__The request__: Arrange every line of the entries below as a numbered list, dropping the blank lines. Leave the pictures out of your answer.

__Data listing__:

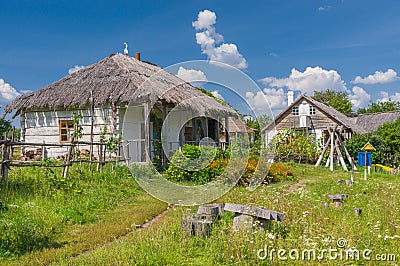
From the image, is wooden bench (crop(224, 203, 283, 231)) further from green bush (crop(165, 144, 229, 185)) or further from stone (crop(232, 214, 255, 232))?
green bush (crop(165, 144, 229, 185))

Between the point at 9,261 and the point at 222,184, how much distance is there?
Result: 4.91 m

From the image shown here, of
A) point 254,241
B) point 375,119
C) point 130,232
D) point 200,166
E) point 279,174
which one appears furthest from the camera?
point 375,119

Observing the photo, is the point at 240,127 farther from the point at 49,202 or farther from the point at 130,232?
the point at 49,202

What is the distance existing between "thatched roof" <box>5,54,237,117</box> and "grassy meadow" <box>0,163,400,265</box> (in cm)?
427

__Answer__:
1. From the image, is wooden bench (crop(224, 203, 283, 231)) further from green bush (crop(165, 144, 229, 185)) or further from stone (crop(232, 214, 255, 232))?
2. green bush (crop(165, 144, 229, 185))
3. Between the point at 9,261 and the point at 222,184, how much distance is there?
4. Result: 4.91 m
5. From the image shown here, of
6. A) point 254,241
7. B) point 375,119
8. C) point 130,232
9. D) point 200,166
10. E) point 279,174
11. which one appears furthest from the camera?
12. point 375,119
13. Observing the photo, is the point at 240,127 farther from the point at 49,202 or farther from the point at 130,232?
14. the point at 49,202
15. What is the distance existing between "thatched roof" <box>5,54,237,117</box> and "grassy meadow" <box>0,163,400,265</box> (in cm)?
16. 427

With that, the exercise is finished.